In general we have that $\sqrt[w]{x}=x^\frac{1}{w}$.

How is exponentiation defined for a positive number $\alpha$?

for rational numbers of the form $\frac{p}{q}$ we define $\alpha^{\frac{p}{q}}$ as $\sqrt[q]{\alpha ^p}$.

And it is defined for the other real numbers via continuity.

Answer 3

You can think of it as $1296^{1/4.5} = 1296^{2/9}.$ So it's the 9th root squared.

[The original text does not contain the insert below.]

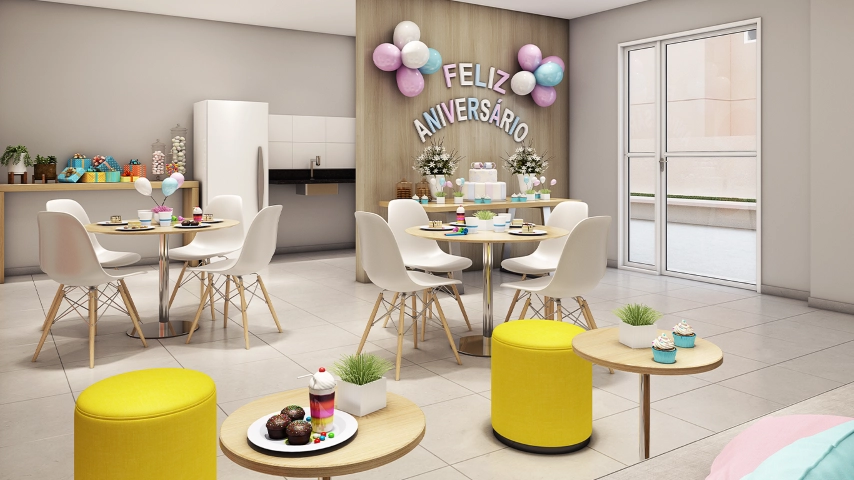 5ª foto do condomínio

But to calculate it, we'd probably use logs. $\ln(1296^{2/9}) = \frac{2}{9}\ln(1296) = 1.592675084.$ Then $1296^{2/9} = e^{1.592675084} = 4.916884430.$

Answer 4

When the base of the root is rational, say $\frac{p}{q}$, then $\sqrt[p/q]{a}$ is the same as $a^{q/p} = \sqrt[p]{a^q}$. In your case, $\sqrt[4.5]{1296}$ would be $1296^{2/9}$ (because $4.5 = \frac{9}{2}$), or $\sqrt[9]{1296^2}$.

This becomes a bit more complicated for an arbitrary real number $r$. Essentially, you consider the set of all $\sqrt[s]{a}$ where $s$ is a rational number greater than $r$. Then you define $\sqrt[r]{a}$ to be the supremum, or least upper bound, of this set.

Since roots are essentially just a different notation for exponents, this exactly mirrors how we define real exponents: extend them first to the rationals with the convention that $a^{p/q} = \sqrt[q]{a^p}$, and then extend them to the reals using the least-upper-bound property.

Answer 5

Suppose we have the goal of defining $a^b$ for arbitrary $a,b>0$. If we had such a number and call it $x$, we have $x=a^b$. The, taking logarithm, $$ \log x = \log a^b= b\log a. $$ If we now exponentiate, we get $$ x=e^{\log x} =e^{b\log a}. $$ Because of this, it is customary to define $$ a^b:=e^{b\log a}. $$